In recent years, the chain tried diversifying outside the mall. In 2018 it partnered with Walmart on in-store Claire’s displays and with Macy’s in 2022 for shop-in-shops at 21 locations. It also tried to boost its e-commerce business but failed to keep up with the growing popularity of “ultra-low-cost online retailers” like Shein and Temu, Bhalla wrote.

Meanwhile, Amazon and the TikTok shop are growing market share with Gen Alpha consumers, who are turning to social media rather than malls to figure out what to buy, said Michael Tadesse, who teaches marketing at George Washington University.

Younger consumers are also more responsive to message-based marketing, Tadesse said.

“Beyond selling sparkles, how do you sell confidence? How do you sell kindness and identity around the first earring or shopping trip experience?” Tadesse said, adding that younger consumers want to broadcast and post about their own experiences with brands, rather than hearing it solely from marketers.

“It’s about showing them that they’re also represented. I believe this generation is very responsive to kindness and inclusivity and ethical storytelling,” he said.

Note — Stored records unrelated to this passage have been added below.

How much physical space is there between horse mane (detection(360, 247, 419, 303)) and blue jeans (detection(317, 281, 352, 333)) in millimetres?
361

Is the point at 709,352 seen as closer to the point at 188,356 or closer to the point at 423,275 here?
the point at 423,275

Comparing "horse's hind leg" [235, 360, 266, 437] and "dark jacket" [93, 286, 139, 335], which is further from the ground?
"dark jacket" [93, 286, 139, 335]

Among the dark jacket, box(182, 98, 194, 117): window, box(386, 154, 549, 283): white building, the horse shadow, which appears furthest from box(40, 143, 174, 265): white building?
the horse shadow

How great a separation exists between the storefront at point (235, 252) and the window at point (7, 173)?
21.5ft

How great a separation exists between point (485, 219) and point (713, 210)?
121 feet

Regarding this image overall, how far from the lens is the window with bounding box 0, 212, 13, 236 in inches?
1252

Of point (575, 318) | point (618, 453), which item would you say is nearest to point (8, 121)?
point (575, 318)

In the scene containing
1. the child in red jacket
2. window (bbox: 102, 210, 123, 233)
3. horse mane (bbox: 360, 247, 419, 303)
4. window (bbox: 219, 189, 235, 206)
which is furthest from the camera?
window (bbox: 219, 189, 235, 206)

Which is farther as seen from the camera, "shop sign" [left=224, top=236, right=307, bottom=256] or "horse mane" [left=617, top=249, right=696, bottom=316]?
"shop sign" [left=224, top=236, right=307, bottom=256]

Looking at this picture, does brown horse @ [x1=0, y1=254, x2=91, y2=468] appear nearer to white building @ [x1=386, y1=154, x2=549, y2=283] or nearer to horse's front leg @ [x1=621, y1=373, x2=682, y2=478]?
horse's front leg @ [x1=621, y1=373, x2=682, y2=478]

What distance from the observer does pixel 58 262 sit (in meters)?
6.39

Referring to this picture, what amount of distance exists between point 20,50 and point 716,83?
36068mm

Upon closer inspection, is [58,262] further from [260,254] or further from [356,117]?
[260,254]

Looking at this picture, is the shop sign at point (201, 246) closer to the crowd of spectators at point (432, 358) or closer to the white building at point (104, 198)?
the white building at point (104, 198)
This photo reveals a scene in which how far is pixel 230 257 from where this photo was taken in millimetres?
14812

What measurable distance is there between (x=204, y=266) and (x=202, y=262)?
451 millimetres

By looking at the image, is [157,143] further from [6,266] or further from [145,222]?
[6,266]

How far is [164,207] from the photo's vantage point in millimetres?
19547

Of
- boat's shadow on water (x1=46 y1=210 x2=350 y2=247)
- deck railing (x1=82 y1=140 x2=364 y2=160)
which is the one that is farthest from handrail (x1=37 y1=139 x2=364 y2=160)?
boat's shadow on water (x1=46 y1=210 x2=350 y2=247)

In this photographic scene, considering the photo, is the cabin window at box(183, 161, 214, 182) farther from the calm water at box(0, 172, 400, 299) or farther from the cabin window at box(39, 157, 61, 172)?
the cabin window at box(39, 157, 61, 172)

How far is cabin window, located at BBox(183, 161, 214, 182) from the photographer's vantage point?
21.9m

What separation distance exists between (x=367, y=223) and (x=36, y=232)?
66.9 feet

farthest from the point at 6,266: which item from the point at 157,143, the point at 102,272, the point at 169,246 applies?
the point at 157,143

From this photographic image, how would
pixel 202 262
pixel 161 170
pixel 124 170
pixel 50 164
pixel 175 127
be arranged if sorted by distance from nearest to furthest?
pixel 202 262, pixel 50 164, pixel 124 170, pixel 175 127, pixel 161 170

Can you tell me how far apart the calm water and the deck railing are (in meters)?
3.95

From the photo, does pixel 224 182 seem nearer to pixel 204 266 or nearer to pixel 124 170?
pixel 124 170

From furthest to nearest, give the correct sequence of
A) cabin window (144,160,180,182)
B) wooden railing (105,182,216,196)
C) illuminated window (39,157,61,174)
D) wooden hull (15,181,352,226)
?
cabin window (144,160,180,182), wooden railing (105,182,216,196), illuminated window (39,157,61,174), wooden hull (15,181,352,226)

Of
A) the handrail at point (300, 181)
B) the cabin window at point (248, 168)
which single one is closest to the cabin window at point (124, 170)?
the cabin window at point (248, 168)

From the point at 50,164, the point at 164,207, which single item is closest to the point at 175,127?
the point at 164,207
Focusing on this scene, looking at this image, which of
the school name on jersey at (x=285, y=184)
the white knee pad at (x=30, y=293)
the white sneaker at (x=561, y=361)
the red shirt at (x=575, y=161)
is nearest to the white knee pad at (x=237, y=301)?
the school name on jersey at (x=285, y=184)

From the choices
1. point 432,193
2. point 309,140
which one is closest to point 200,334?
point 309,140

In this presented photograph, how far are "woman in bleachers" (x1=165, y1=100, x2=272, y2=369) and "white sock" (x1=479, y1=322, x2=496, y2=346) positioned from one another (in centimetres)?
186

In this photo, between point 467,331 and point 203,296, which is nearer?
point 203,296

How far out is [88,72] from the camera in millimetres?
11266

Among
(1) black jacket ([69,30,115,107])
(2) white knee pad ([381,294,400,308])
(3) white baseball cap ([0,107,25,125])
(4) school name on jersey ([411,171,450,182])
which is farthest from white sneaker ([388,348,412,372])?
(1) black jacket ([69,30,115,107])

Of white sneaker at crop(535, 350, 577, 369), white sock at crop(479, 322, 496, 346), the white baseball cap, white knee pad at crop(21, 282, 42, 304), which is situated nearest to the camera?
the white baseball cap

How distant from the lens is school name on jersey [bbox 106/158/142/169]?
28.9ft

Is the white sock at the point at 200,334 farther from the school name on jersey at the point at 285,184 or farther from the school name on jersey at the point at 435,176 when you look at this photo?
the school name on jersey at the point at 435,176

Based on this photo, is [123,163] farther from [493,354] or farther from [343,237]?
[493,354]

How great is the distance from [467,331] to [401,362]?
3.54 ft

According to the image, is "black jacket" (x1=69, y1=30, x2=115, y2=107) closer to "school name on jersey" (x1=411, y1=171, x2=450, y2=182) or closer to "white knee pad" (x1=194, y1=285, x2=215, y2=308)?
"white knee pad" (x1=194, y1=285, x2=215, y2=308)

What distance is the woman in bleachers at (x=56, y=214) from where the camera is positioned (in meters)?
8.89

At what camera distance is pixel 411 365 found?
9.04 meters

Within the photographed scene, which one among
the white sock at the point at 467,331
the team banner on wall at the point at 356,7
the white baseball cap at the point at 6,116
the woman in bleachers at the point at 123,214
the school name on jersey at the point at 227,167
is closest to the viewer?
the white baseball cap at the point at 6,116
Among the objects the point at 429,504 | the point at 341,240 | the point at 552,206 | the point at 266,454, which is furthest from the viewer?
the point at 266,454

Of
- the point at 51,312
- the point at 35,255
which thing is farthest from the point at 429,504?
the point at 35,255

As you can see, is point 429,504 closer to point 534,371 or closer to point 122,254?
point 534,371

Another difference: They are leaning further toward brands that make them feel grown-up, said Matt Smith, an analyst at GWI.

“They don’t want cheap makeup play kits or flimsy tracksuits. They want the high-end stuff,” Smith said. “Claire’s, with its bright colors, glitter-heavy packaging, and ‘cute’ aesthetic, may have felt stuck in preteen mode.”

The stores can feel cluttered with inventory, said Thomas, of Kearney.

“What we’re starting to see from consumers is more of a desire for curation, so less is more,” she added.

Neil Saunders, a managing director of retail analytics firm GlobalData, wrote in an analyst note that bankruptcy will allow Claire’s to “slim down, shed debt, and shutter weaker stores.” Even then, however, “reinventing will be a tall order.”